- [PROBLEM STATEMENT]:
Write what comes next in the passage on connecting the wound-therapy tubing to the collection canister, continuing after its final sentence.
(Beginning of DOCUMENT SECTION)
In certain embodiments, and as depicted in FIG. 1, the first lumen 12a and second lumen 12b of the first portion of tubing 12 are formed of two separate tubes (which may be adhesively joined along at least a portion of their lengths for convenience). In this regard, it is understood that the first fluid flow path 14 must run from the reduced pressure source through the canister 20 for the exudate to be removed from the wound enclosure 110 and then deposited in the canister 20. Further, it is advantageous to also run the second fluid flow path 16 through the collection canister 20 to decrease the footprint of the overall system and/or when the outlet of the reduced pressure source is used as the secondary pressure source. Thus, according to the embodiment shown in FIG. 1, the collection canister includes two spaced apart nipples 22a and 22b. Nipple 22a is in fluid communication with the primary pressure source while nipple 22b is in fluid communication with the secondary pressure source (when a secondary pressure source is included in the system). Referring to FIG. 2, to fluidly connect the first portion of tubing 12 to the canister 20, the proximal end 11a of the first tube/lumen 12a is fluidly connected to the first nipple 22a of the collection canister 20 while the proximal end 11b of the second tube/lumen 12b is fluidly connected to the second nipple 22b. In preferred embodiments, the collection canister 20 would be provided to the user (e.g., medical facility) with the proximal ends 11a and 11b of the first and second tubes 12a and 12b fluidly sealed to the first and second nipples 22a and 22b. For purposes of the present disclosure, components referred to as being “fluidly sealed” to each other refers to a fluid connection that is intended to be permanent during use of the system. In other words, in preferred embodiments, once the proximal ends 11a and 11b of the first and second tubes 12a and 12b are fluidly sealed to the corresponding first and second nipples 22a and 22b, the connection of the first and second tubes 12a and 12b to the canister 20 is intended to be non-removable.

In alternate embodiments, an adapter for first and second nipples 22a and 22b could be provided to combine first and second flow paths 14 and 16 within a multi-lumen tube. In other words, using an adapter connected to the canister 20, the first portion of tubing 12 could be a single multi-lumen tube containing both the first lumen 12a and second lumen 12b. However, this results in an additional piece for the canister 20 and yet another connection point within the system 10 in which it must be ensured that the lumens are correctly aligned and fluid leaks are prevented. In yet another alternate embodiment, the second lumen 12b is again a separate tube but it connects to the system somewhere other than at the container (e.g., directly to the pump outlet).
(End of DOCUMENT SECTION)
(Beginning of SOURCE INFORMATION)
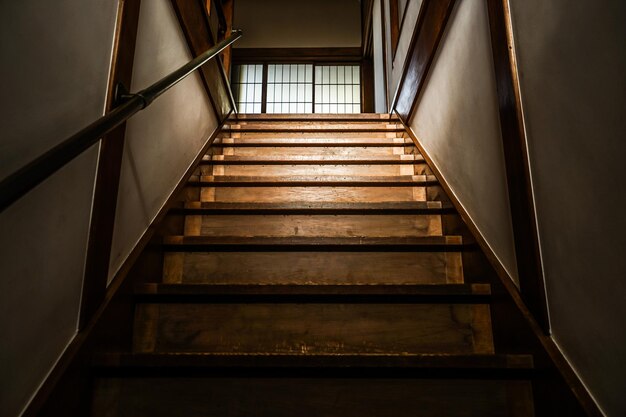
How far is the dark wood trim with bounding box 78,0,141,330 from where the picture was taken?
3.75 feet

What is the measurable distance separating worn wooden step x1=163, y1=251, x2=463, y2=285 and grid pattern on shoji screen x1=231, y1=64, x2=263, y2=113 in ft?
19.2

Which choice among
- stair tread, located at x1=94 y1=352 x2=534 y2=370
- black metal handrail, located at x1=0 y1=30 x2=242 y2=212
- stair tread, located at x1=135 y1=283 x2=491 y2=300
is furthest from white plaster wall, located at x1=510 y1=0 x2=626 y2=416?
black metal handrail, located at x1=0 y1=30 x2=242 y2=212

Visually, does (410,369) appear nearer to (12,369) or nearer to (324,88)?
(12,369)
(End of SOURCE INFORMATION)
- [ANSWER FOR THE TASK]:
With continued reference to FIG. 1, the distal ends 13a and 13b of the first and second tubes 12a and 12b are fluidly connected to a canister adapter 30. In preferred embodiments, the canister adapter 30 is formed as a unitary piece of molded, rigid plastic. As shown more specifically in FIGS. 4 and 5, the canister adapter 30 includes a base portion 32, a first set of projections 34 extending from the base portion 32 in a first direction, and a second set of projections 36 extending from the base portion 32 in a second direction opposite the first set of projections 34. The first set of projections 34 includes a first projection 34a for fluidly connecting to the distal end 13a of the first tube 12a and a second projection 34b for fluidly connecting to the distal end 13b of the second tube 12b. To fluidly connect the first and second projections 34a and 34b to the first tubes 12a and 12b, respectively, the projections 34a and 34b are inserted into the corresponding distal ends 13a and 13b of the tubes. The second set of projections 36 then include a third projection 36a that is in fluid communication with the first projection 34a and a fourth projection 36b that is in fluid communication with the second projection 34b. In other words, the canister adapter 30 includes a first lumen extending through the first projection 34a, the base portion 32, and the third projection 36a for fluidly connecting to the first fluid flow path 14 and a second lumen extending through the second projection 34b, the base portion 32, and the fourth projection 36b for fluidly connecting to the second fluid flow path 16.

In preferred embodiments, the first projection 34a and second projection 34b are fluidly sealed to the respective distal ends 13a and 13b of the first and second tubes 12a and 12b. As noted above, proximal ends 11a and 11b of the first and second tubes 12a and 12b are preferably fluidly sealed to respective first and second nipples 22a and 22b of the collection canister 20. Thus, in certain embodiments, the canister 20, first and second tubes 12a and 12b, and canister adapter 30 form a canister portion of the connection system 10 that are provided together by the manufacturer in a fluidly sealed arrangement as described above. As described below, the second set of projections 36 of the canister adapter 30 are then able to be used to facilitate a removable fluid connection to a dressing portion of the connection system via connector 80.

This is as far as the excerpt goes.